(THIS ARTICLE IS MACHINE TRANSLATED by Google from Norwegian)
[13. April 2007] It is both easy and popular to claim that Norwegian drug policy has failed. The statistics of overdose deaths are brutal, addicts are relapsed when living side by side with drug addicts at hospices, and preventative work does not prevent a steady influx of new recruits into the drug environment, especially every summer. But this is not where the worst problems lie. The biggest problem in Norwegian drug policy is the fear of trying something new.
In this issue of Ny Tid you will meet, among others, Kai-Ove Lipski from Sandefjord. He was a heroin addict when he met doctor Martin Haraldsen, who decided to help him out of the drug hell. Haraldsen started drug-assisted treatment of Lipski, and he gave the drug Temgesic, with the same active ingredients as the more well-known Subutex, to get rid of Lipski with the heroin. The treatment worked, and Lipski managed to free himself from the daily injection. But Dr. Haraldsen was not allowed to help him. Drug-assisted rehabilitation is reserved for the public program of the same name, to be abbreviated daily Lar. Such treatment follows strict rules. Such strict rules that the ex-addicts should preferably take methadone, not Subutex. It did not help Lipski, who became physically ill from the methadone and ended the program. For half a year he bought Subutex on the illegal market, but today he is without an offer and without a job. Therefore, he has again begun the journeys to the capital to buy heroin.

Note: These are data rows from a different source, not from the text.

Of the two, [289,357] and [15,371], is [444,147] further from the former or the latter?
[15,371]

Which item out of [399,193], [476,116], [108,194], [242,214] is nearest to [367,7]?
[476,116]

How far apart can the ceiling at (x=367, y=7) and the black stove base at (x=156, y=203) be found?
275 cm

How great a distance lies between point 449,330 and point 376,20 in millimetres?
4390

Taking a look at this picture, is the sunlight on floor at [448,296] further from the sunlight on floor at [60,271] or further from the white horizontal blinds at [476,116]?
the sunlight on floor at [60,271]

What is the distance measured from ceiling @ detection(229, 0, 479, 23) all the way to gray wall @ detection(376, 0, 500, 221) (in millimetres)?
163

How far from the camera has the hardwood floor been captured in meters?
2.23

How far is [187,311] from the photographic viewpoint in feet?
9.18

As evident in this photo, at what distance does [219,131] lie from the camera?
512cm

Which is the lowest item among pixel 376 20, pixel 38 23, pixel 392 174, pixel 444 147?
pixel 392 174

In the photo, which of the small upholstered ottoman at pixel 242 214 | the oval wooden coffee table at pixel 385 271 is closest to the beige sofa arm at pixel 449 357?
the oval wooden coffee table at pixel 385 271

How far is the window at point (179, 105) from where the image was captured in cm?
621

Lipski's fate is a sad single story, but he is not alone. The Norwegian program for drug-assisted treatment is too strict and too small. The methadone offered is of the cheapest variety and produces more side effects than other methadone. The actual escalation period in which health workers are offered the equivalent of a fraction of the escalation period in the otherwise criticized American system for the same. And to be considered a recipient of methadone, you must have been abusive for so many years that very many who could have benefited from the treatment are shut out.
Of course, it is good to focus on methadone therapy for those who want to get away from heroin. Of course, this treatment should be offered to more people who could benefit from it, and at the same time look at other options for those who are not successful in methadone. We are not convinced by those parties who believe the natural next step is to legalize heroin. But we expect them to take up the fight to improve the offer.